• Instructions to follow
Without copying any picture, transcribe exactly the lines of the data below from the one containing "German Railways Part" through the one containing "大神教教你！小程序微乐麻将一直输怎么回事(揭秘手机上胡牌技巧)".

Segment Start: Provided data

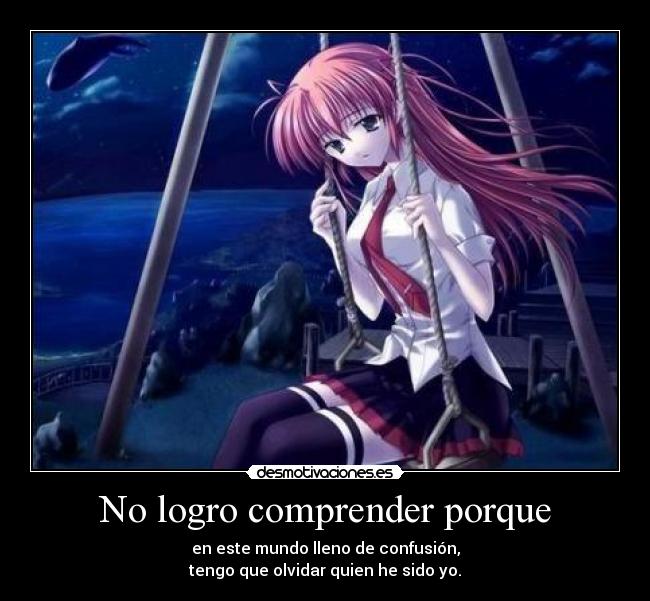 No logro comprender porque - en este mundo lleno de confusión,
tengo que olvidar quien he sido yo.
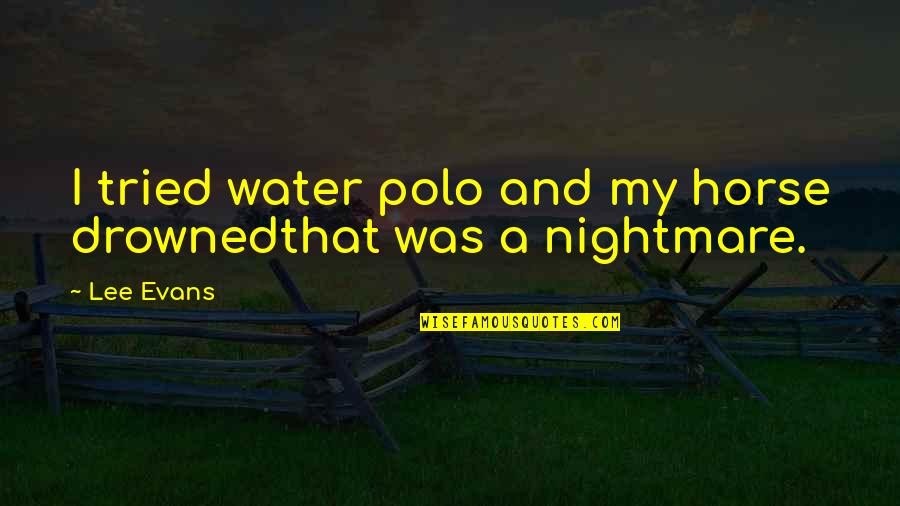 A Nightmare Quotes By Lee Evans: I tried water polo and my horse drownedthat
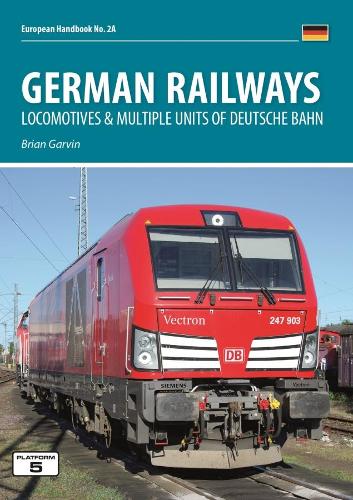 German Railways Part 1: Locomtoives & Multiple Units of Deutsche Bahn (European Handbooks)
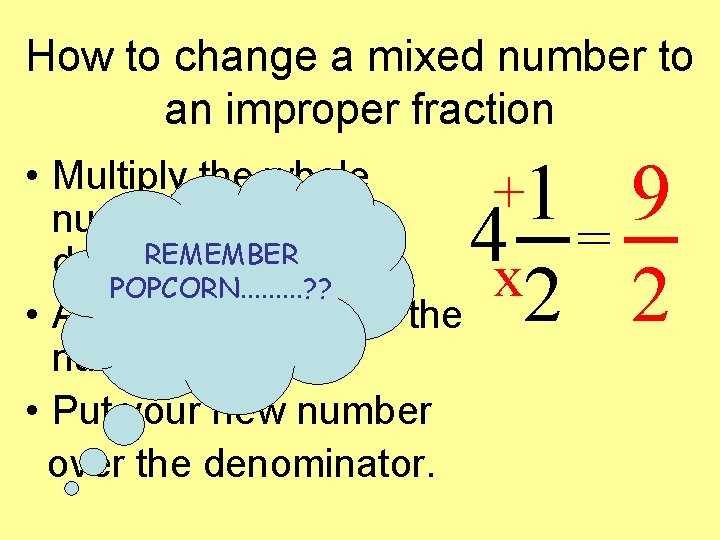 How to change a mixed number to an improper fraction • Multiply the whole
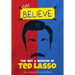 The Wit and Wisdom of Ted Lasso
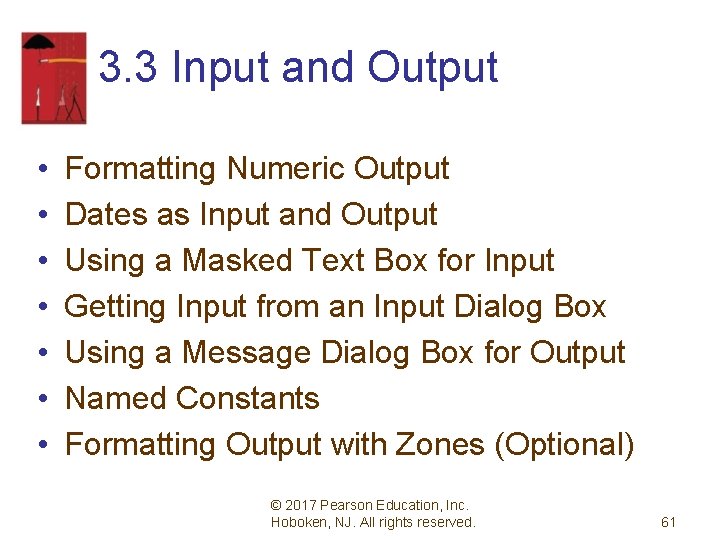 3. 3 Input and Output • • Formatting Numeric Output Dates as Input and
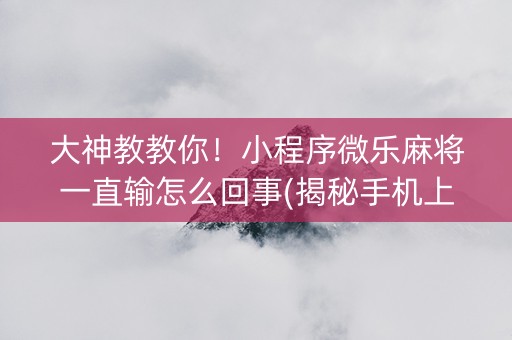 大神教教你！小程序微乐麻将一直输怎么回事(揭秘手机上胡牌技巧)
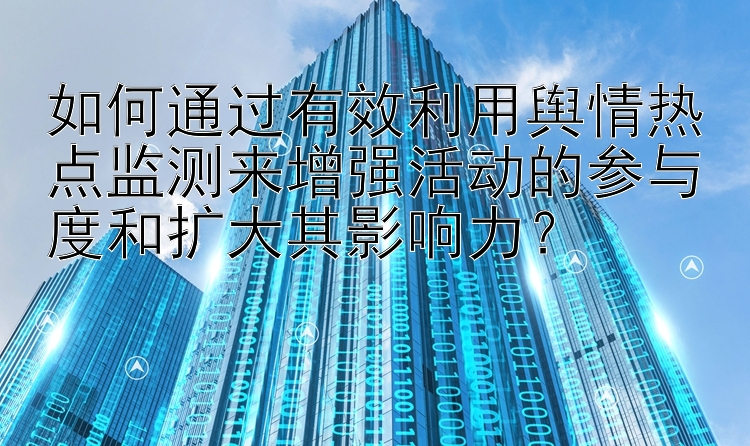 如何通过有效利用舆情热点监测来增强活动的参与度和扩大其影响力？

Segment End: Provided data
Segment Start: Provided data

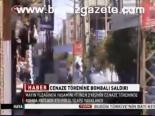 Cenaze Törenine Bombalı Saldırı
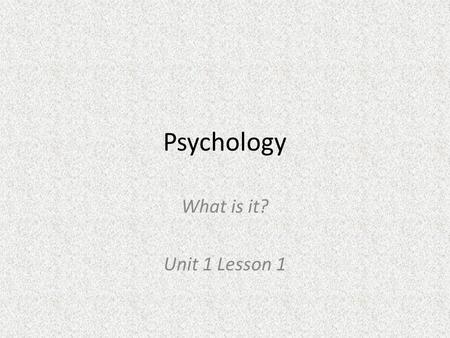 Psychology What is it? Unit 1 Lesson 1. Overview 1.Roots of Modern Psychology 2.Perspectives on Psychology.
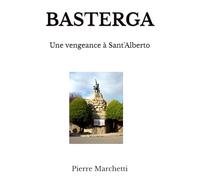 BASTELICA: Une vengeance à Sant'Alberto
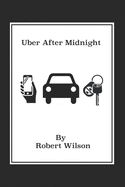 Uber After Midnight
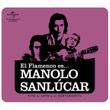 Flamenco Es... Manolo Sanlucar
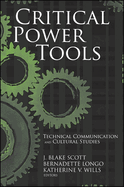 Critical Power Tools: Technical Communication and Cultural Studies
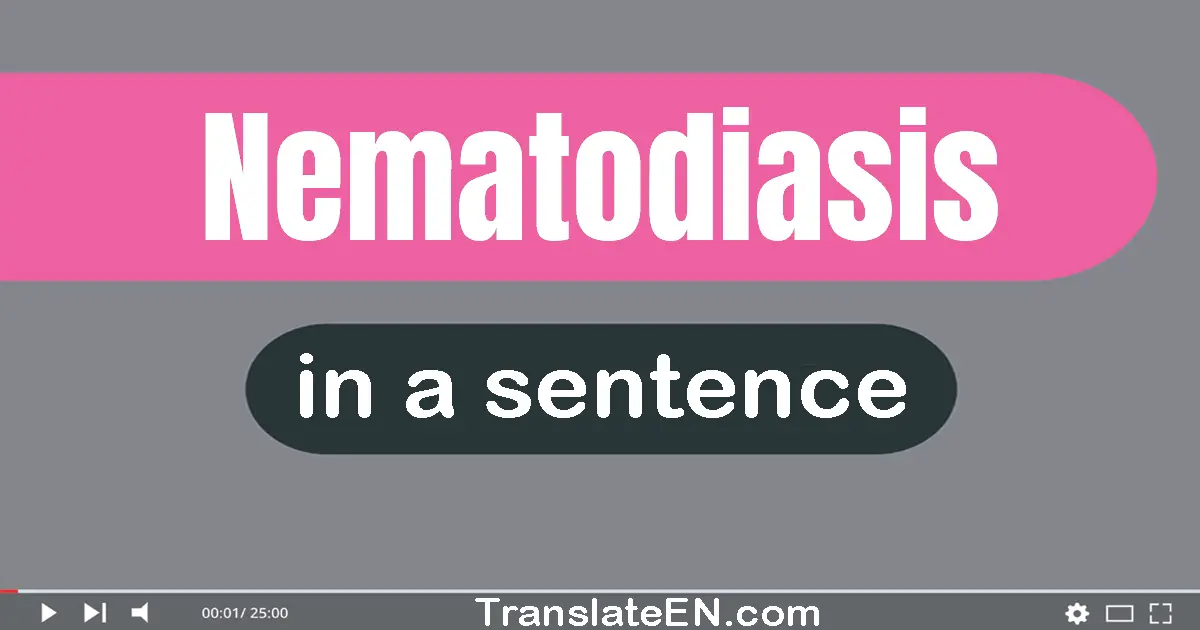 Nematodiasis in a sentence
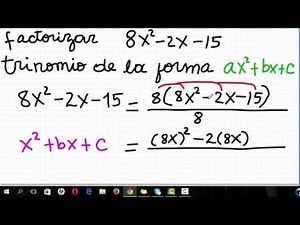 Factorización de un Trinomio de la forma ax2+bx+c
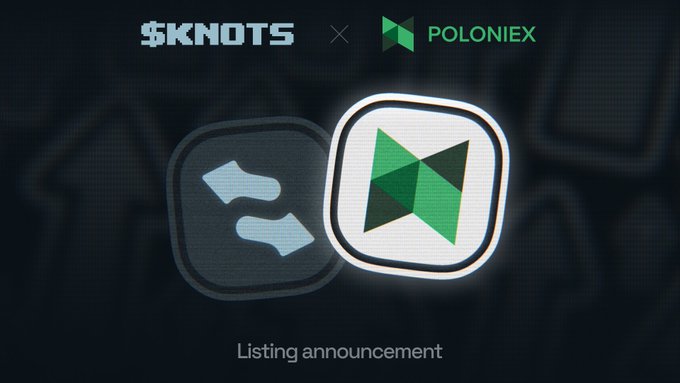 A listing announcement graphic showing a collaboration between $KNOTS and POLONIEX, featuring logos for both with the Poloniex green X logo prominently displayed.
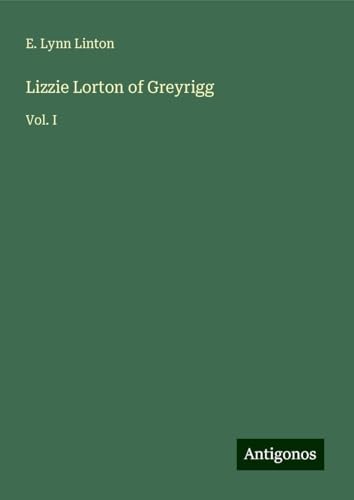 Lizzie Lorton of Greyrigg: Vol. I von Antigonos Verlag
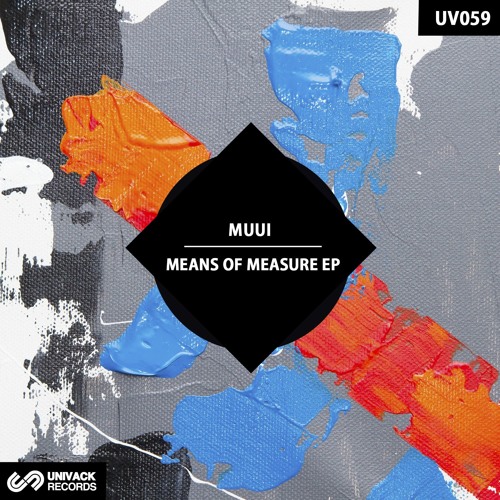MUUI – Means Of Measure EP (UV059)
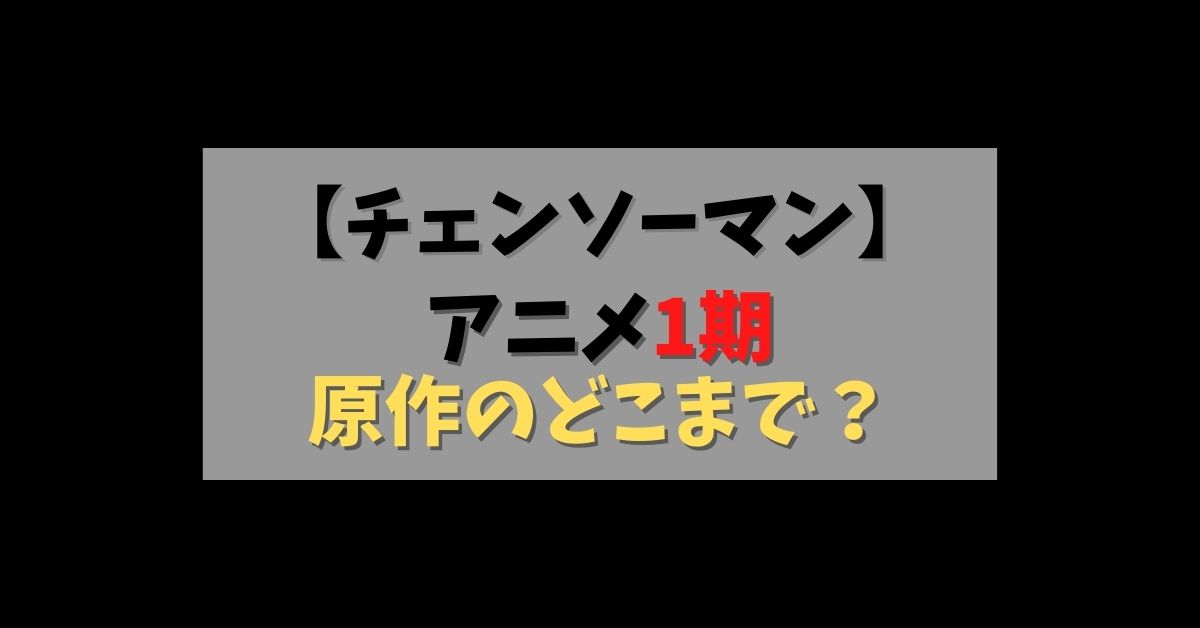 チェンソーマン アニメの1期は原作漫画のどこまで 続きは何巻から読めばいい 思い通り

Segment End: Provided data

• Answer to this task
 German Railways Part 1: Locomtoives & Multiple Units of Deutsche Bahn (European Handbooks)
 How to change a mixed number to an improper fraction • Multiply the whole
 The Wit and Wisdom of Ted Lasso
 3. 3 Input and Output • • Formatting Numeric Output Dates as Input and
 大神教教你！小程序微乐麻将一直输怎么回事(揭秘手机上胡牌技巧)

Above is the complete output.